■ **DIRECTIONS FOR THIS TASK**
Could you restate word for word the lines running from the one with "w1-cavaleiropg.com" to the end of the data, both ends included, but without pictures?

'''

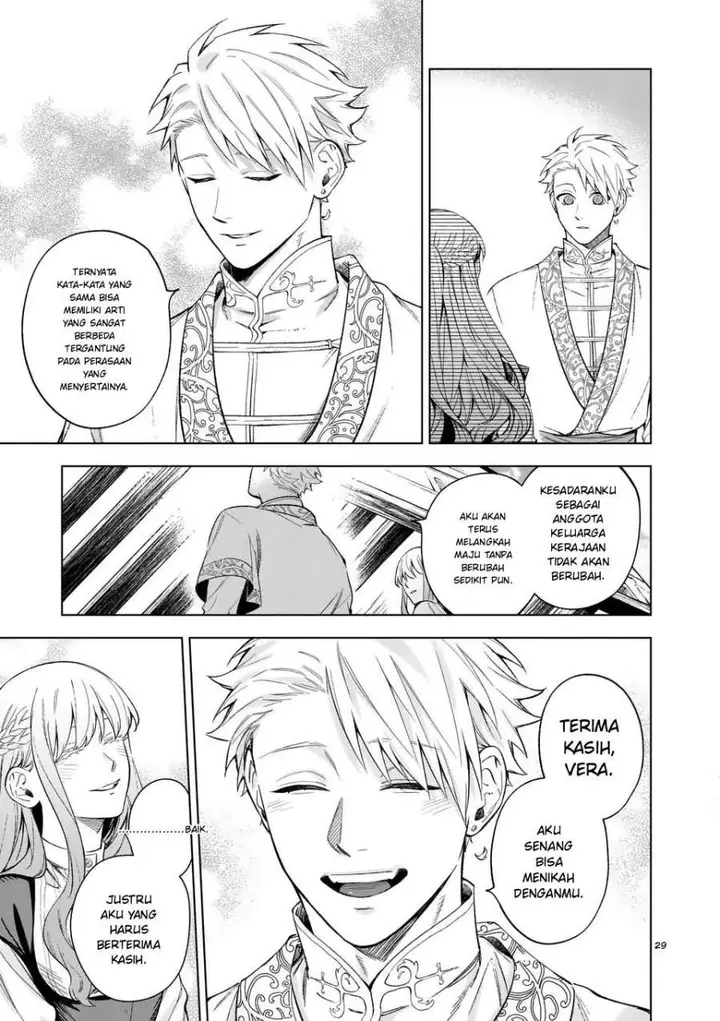 image-komik-mou-kyoumi-ga-nai-to-rikonsareta-reijou-no-igai-to-tanoshii-shinseikatsu-chapter-15.2-14/16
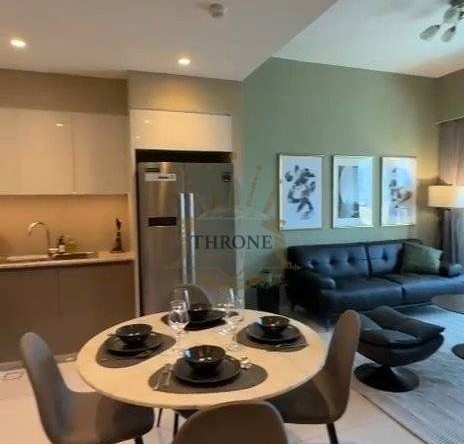 2 Bedroom Apartment for Rent in Downtown Dubai - Photo 1 | Throne Properties
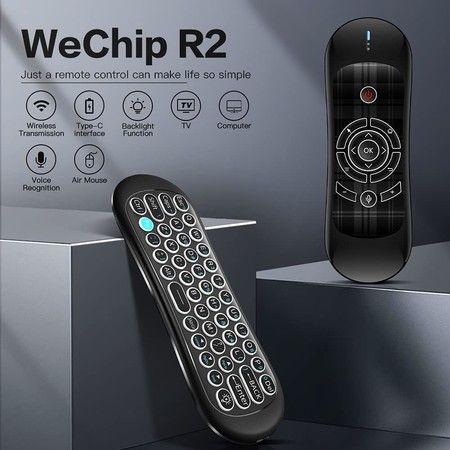 https://img.bestdeals.co.nz/products_pictures/698/69867_667083_F.jpg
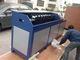 Máquina de fabricación completamente automática de aluminio de las persianas de C100 Exteral proveedor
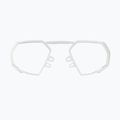 Wkładka korekcyjna do okularów 100% RX Optical Insert S3/Speedcraft clear/black 3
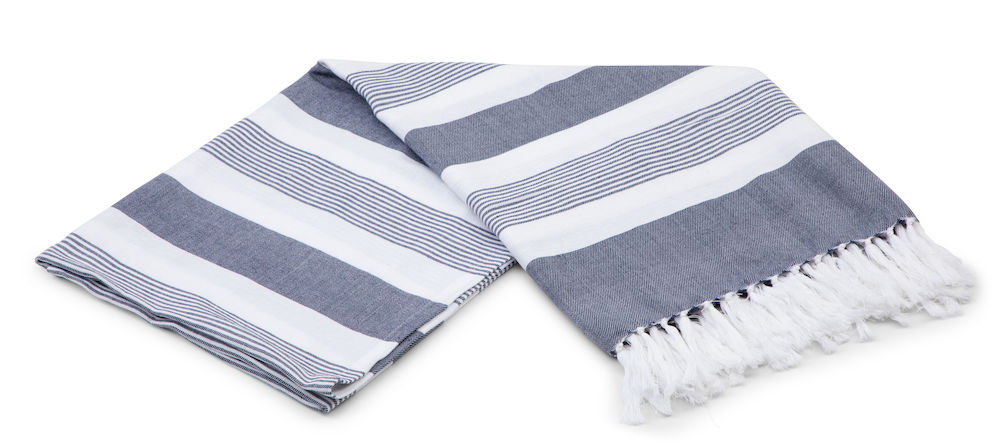  - Lord Nelson Victory Hamam Amdal Marin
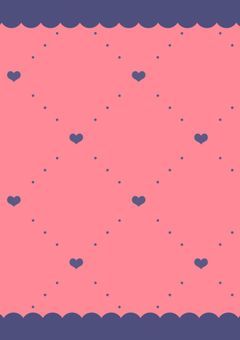 ʚ✞ɞꕀᒐﾞっᒐゃㄟﾞ兯.ᐟꕀʚ✞ɞ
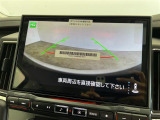 デリカD:5  P 修復歴無し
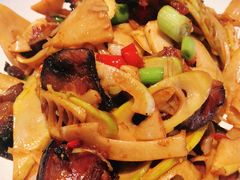 -凤凰湘语·湘粤鲜融(浦东旗舰店)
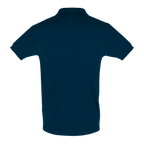 5f5a88d6-6bd4-4854-8f6a-76bd669af27d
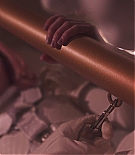 ERO-PH0862.jpg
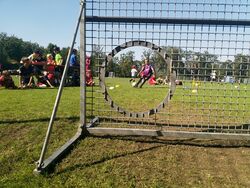 k-IMG_20190822_161217.jpg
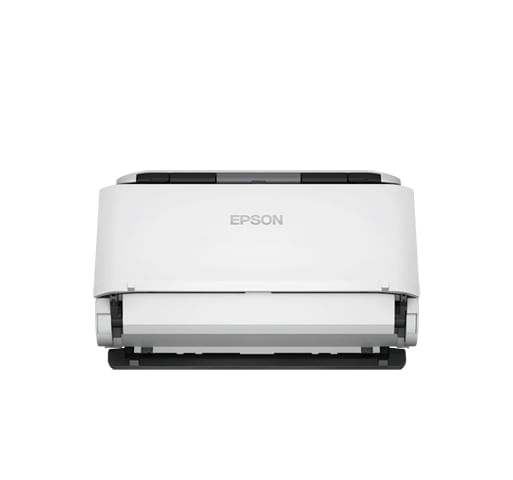 Epson-WorkForce-DS-32000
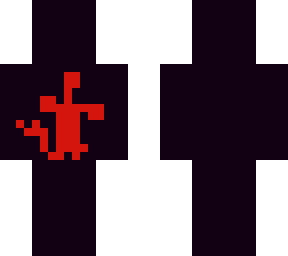 hydra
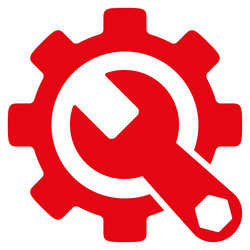 Similar image 8532195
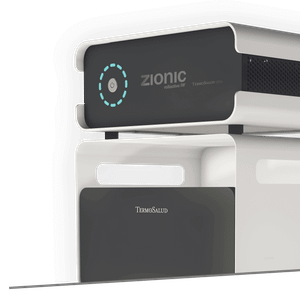Zionic rollactive RF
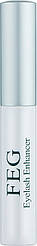 Сироватка для росту вій Feg Eyelash Enhancer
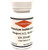 Potassium Iodide, High Purity USP Crystals/Powder, 100 percent, 100 Grams/Same Day Ship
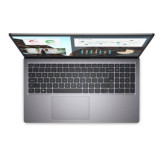 لابتوب ديل الجيل 13 - Laptop Dell Vostro 3530 - Core-i7 13th لابتوب ديل الجيل 13 - Laptop Dell Vostro 3530 - Core-i7 13th
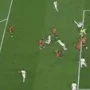 Drama Offside Gagalkan Kemenangan Iran atas Mesir di Piala Dunia 2026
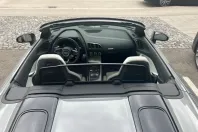 Audi R8 din 2021 cu 18.000 km - oferta AUD126021 - foto 5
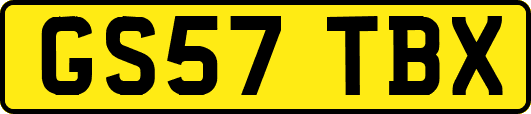 GS57TBX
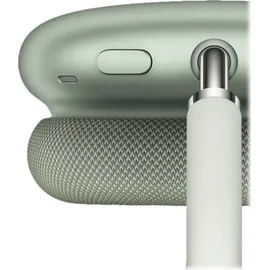 Apple AirPods Max grün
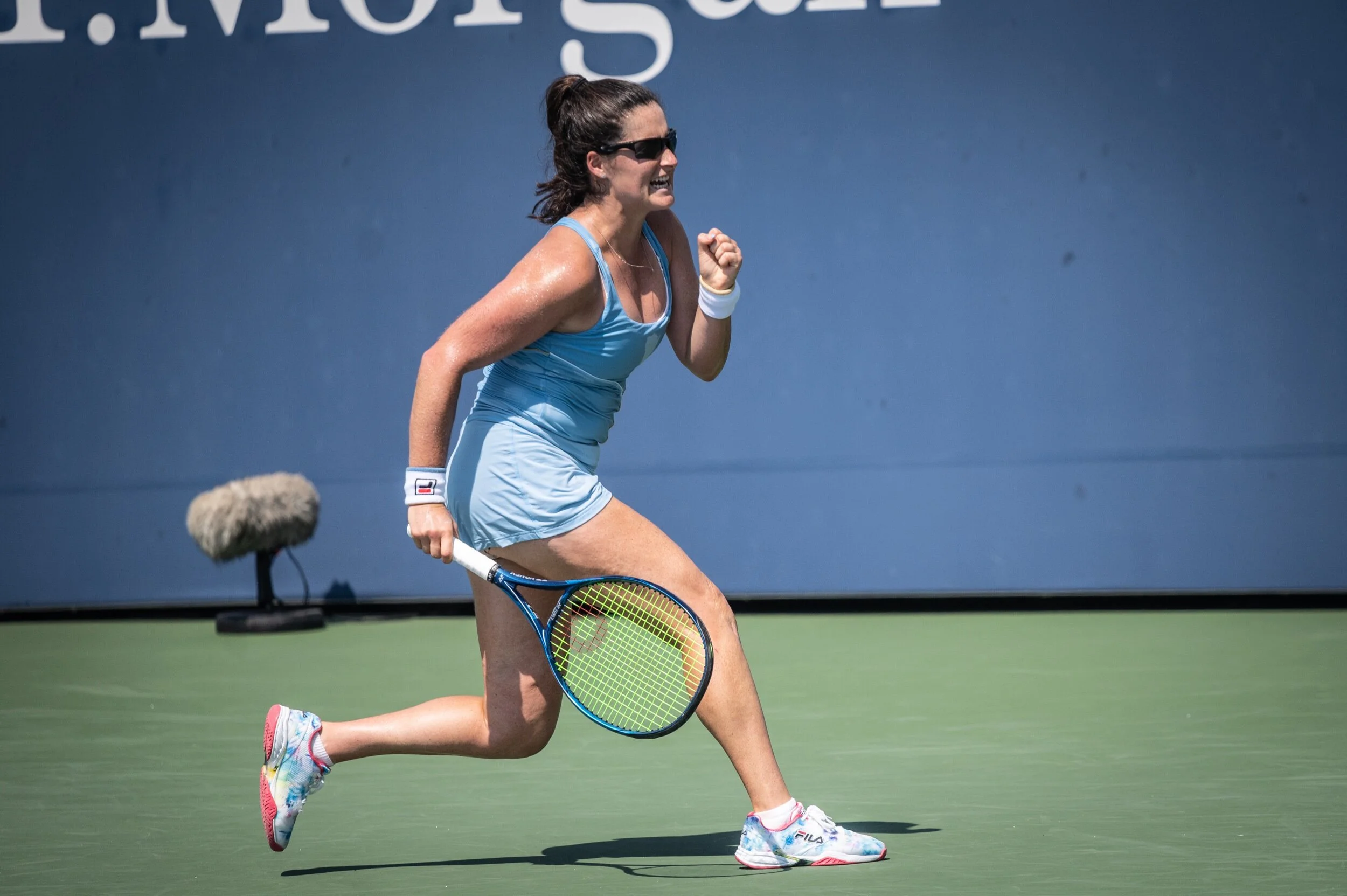 C50A05A6-0919-4B1F-9E23-9B1A37856D9B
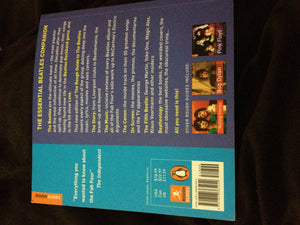 The Rough Guide to the Beatles,Used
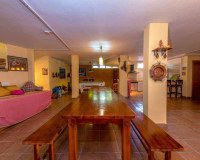 Resale - Detached Villa - Torrevieja - La Mata
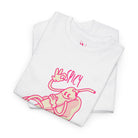 Spicy Pepper | Mix & Match 100% Cotton Unisex Fun-Flirty Lovers’ Tees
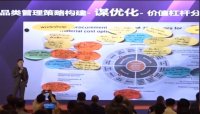邢庆峰老师授课视频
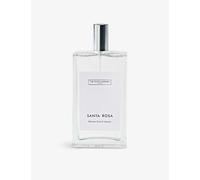 The White Company / Santa Rosa Scented Home Spray 100ml 1 Size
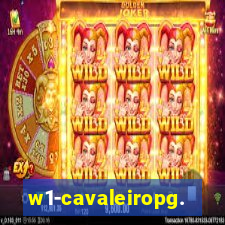 w1-cavaleiropg.com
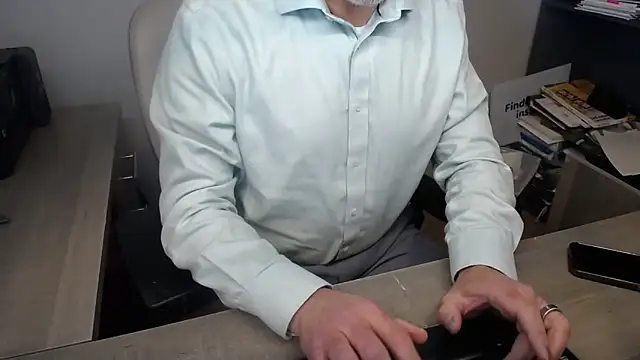 sackstor online show from 04/20/26, 02:53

'''

■ **ANSWER TO THIS TASK**
 w1-cavaleiropg.com
 sackstor online show from 04/20/26, 02:53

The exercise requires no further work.